Say it's a fight. A really big fight. The kind of fight everybody wants to see. You can watch it at home, courtesy of pay-per-view, for no less than $50. Or you can go to a bar, where the cover charge can set you back $15, $20, or more. Or you can go to Miami Jai Alai. The struggling fronton will let you in for one measly dollar. Not only does that include a whole evening of jai alai betting action, it also covers the fight, shown on dozens of screens, with cheap beer flowing everywhere. Part with $5 and they'll let you ride the elevator upstairs to the Courtview Club. Eat a surprisingly decent prime-rib dinner if you want (the meal, with salad and dessert, costs only $11) while you watch your own private television. If Felix Trinidad is fighting, though, you'll probably want to catch the bout downstairs in the large banquet room, surrounded by hundreds of passionate Puerto Rican fans. When Tito wins, jump and scream and dance and shout with glee. If not for the fighter, then at least for the bargain.

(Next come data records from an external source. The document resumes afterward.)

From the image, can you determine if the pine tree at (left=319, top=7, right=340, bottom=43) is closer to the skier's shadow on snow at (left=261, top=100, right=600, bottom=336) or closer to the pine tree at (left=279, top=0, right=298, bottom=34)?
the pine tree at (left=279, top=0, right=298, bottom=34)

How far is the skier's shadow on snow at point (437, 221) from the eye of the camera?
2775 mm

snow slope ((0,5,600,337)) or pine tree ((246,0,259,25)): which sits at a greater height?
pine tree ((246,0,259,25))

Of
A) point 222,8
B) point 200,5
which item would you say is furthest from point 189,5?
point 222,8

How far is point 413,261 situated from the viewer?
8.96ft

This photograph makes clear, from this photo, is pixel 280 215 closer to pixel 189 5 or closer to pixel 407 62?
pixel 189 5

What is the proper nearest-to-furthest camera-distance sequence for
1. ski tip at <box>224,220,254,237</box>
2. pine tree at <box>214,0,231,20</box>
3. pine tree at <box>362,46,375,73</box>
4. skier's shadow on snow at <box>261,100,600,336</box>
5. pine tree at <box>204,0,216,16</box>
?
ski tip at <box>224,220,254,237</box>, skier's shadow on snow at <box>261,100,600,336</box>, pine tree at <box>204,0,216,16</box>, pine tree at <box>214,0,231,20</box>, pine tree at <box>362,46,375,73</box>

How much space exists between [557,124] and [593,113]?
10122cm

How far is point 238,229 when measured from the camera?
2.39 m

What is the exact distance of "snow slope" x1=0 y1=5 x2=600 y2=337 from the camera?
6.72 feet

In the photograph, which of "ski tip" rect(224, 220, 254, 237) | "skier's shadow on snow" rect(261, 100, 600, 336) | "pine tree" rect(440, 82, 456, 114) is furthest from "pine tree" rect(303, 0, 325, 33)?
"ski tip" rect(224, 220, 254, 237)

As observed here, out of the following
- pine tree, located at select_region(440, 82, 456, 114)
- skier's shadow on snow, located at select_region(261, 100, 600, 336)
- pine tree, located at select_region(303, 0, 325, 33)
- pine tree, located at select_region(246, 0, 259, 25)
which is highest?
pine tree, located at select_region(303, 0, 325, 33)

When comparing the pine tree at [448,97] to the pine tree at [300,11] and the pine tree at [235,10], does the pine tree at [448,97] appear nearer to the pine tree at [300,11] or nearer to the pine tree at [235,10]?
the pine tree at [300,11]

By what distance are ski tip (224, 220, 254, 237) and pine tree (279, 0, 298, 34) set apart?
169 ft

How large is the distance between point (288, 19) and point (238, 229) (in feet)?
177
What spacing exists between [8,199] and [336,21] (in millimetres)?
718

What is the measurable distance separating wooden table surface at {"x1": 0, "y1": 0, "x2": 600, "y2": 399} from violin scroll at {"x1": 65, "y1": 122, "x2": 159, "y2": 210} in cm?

There's not a huge demand in the theater for naked middle-age men, but don't blame actor William Metzo. As the Marquis de Sade in the magnificent Florida Stage production of Doug Wright's play Quills, Metzo gave a performance that required him to 1) stop speaking after the first act (since the Marquis is relieved of his tongue by church authorities hoping to stop him from writing erotica) and 2) strip down to his bare essentials. What Metzo displayed was a professional confidence and talent that proves he needs no costume. It's a tribute to the strength of his acting that Metzo's Sade seemed more vulnerable without his wig than without his pants. In this play about the importance of defending art against censorship, Metzo makes an indelible case for great acting.
Last fall the average playgoer had to wonder: Did we really need a revival of Finian's Rainbow? Despite a glut of Broadway revivals in New York, the Coconut Grove Playhouse certainly made a good case for the 1947 classic by Fred Saidy and E.Y. Harburg, whose familiar songs ("How Are Things in Glocca Morra?" and "Old Devil Moon") are just two good reasons to revisit this story of a man, a woman, a leprechaun, and a battle against racism. Starring Austin Pendleton, the great Brian Murray, and a ferociously talented chorus, and featuring a book updated by Peter Stone, the Grove's Rainbow rose over one of the most exquisite examples of stage design you'd ever want to see. (Kudos to Loren Sherman's rainbow of pastel bed sheets, Phil Monat's effervescent lighting, and Marguerite Derricks's choreography.) It also served to remind us that there's always a place for an old-fashioned musical with a great score and a timeless anti-bigotry statement. Things are great in Glocca Morra, indeed.